Posts Tagged ‘ Benjamin Franklin ’

Fuck freedom, give me security

A wise man once said:

“They who would give up essential Liberty, to purchase a little temporary Safety, deserve neither Liberty nor Safety.”

Oh, sorry, got a typo there. A *white man once said.

The above quotation is attributed to Benjamin Franklin, a rich white dude and one of the Founding Fathers. Apparently, according to wikipedia, he was “the first American”, which is pretty impressive. His famous quotation on Liberty and Security is often repeated, usually as “he who sacrifices freedom for security deserves neither” or some close variant, in debates on freedom of speech, censorship, government surveillance etc. And I have a problem with it.

Laurie Penny – a writer who I admire hugely – recently wrote an article entitled “Online bullying isn’t freedom of speech“. The article is brilliant, obviously, describing the ubiquitous nature of the online harassment of high-profile women and how this harassment silences female voices. Ironically, when this fact is pointed out – that this oppression is trampling on the freedom of speech of women on the internet – those calling for the harassment to end are inevitably accused of attempting to stifle the freedom of speech of the harassers. So it has always been.

I don’t get it.

What is this “freedom of speech” that we, as a culture, seem to have this raging principle-boner for? It sure as fuck isn’t the freedom to say whatever you want. No, we’re not free to make threats, we’re not free to print untrue or damaging information about other people, we’re often not free to preach our religious beliefs. And yet I never heard the free-speechers clamouring for Abu Qatada’s release. Weird.

I’d say that most people support those particular restrictions on speech. Even Americans, whose entire society is built around freedom-as-an-ideal, don’t allow their rich to be slandered or their religious to be offended. Free speech is, at best, fairly free speech, and I personally am not even very attached to that.

The problem with freedom is that it allows those with more power – physically or socially – to override the freedoms of those with less. In any free interaction, none are guaranteed any freedom at all. In a best case scenario, each may choose to act conscientiously, allowing the freedom of the other; in a worst case scenario each may choose to act in a way that diminishes the freedom of the other. In an interaction regulated by social norms and the threat of state violence (law), each can be confident that their major freedoms will be preserved. In an ideal interaction, only those actions that would directly diminish the freedom of another would be regulated. The maximisation of freedoms after the guarantee of security, as opposed to the misguided notion that freedom is an end in and of itself.

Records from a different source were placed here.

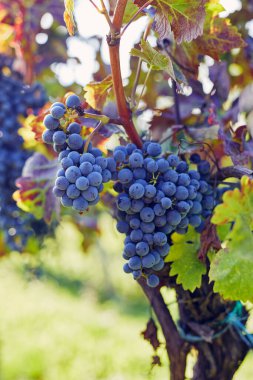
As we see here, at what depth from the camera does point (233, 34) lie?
0.97 m

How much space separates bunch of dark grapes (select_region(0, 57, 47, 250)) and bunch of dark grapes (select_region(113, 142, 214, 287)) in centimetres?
68

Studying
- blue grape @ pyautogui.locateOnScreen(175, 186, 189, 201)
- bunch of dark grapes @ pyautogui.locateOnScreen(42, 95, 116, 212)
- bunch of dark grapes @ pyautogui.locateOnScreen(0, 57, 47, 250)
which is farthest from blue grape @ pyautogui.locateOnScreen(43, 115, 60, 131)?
bunch of dark grapes @ pyautogui.locateOnScreen(0, 57, 47, 250)

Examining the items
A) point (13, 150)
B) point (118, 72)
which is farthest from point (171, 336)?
point (13, 150)

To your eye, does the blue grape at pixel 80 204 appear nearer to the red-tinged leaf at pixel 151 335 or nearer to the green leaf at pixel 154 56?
the green leaf at pixel 154 56

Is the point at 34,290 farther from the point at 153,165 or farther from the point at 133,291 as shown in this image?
the point at 153,165

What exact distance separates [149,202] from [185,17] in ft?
0.92

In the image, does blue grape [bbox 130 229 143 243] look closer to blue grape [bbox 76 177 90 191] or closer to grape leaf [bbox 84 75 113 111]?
blue grape [bbox 76 177 90 191]

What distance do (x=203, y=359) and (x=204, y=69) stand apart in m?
0.70

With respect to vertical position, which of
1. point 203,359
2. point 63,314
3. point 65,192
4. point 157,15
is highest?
point 157,15

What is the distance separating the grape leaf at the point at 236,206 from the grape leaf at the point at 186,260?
210 millimetres

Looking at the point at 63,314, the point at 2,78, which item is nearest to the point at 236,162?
the point at 2,78

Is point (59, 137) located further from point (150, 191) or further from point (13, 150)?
point (13, 150)

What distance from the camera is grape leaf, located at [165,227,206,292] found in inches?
34.6

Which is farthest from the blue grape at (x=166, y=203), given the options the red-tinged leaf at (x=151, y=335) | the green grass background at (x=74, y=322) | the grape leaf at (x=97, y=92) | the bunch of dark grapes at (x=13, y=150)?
the green grass background at (x=74, y=322)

It is easy to see that freedom and security will be prioritised differently by different sections of society. Those with power will never have cause for concerns of security, and thus will not prioritise security highly. They will interpret their privilege as freedom. Where they encounter resistance to their perceived freedom – when they’re criticised for harassment, for example – freedom will naturally become what they prioritise most highly.

Conversely, those without power – those whose freedoms are consistently diminished by others – will prioritise security. People who only want to be heard, such as the women in Laurie’s article, do not require the freedom abused by those who act to silence them. They need a guarantee that their basic freedoms will be protected.

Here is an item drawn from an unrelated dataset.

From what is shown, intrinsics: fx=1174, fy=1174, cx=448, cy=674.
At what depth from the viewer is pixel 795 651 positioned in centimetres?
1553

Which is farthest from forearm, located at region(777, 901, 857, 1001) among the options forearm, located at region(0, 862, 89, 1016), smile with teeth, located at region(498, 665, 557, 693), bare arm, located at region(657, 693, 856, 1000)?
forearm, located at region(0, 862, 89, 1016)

It was all well and good for Benjamin Franklin to expound upon the virtues of Liberty over Safety, but it’s important to remember that he was a person whose safety was never particularly at risk. When he wrote those words, and throughout much of his life, Franklin himself was a slave-owner. Anti-abolitionists argued that they had a “right” to own slaves – that abolitionists were attempting to take away their freedom.

Fuck that. Fuck your freedom. I want safety, for myself and for those I love, and I’m willing to fight for it. Franklin would later become a strong proponent of abolition, which is better than nothing I suppose, and I live in hope that one day we’ll come to our senses too.

I guess what I’m trying to say – without wanting to put too fine a point on it – is that freedom is slavery.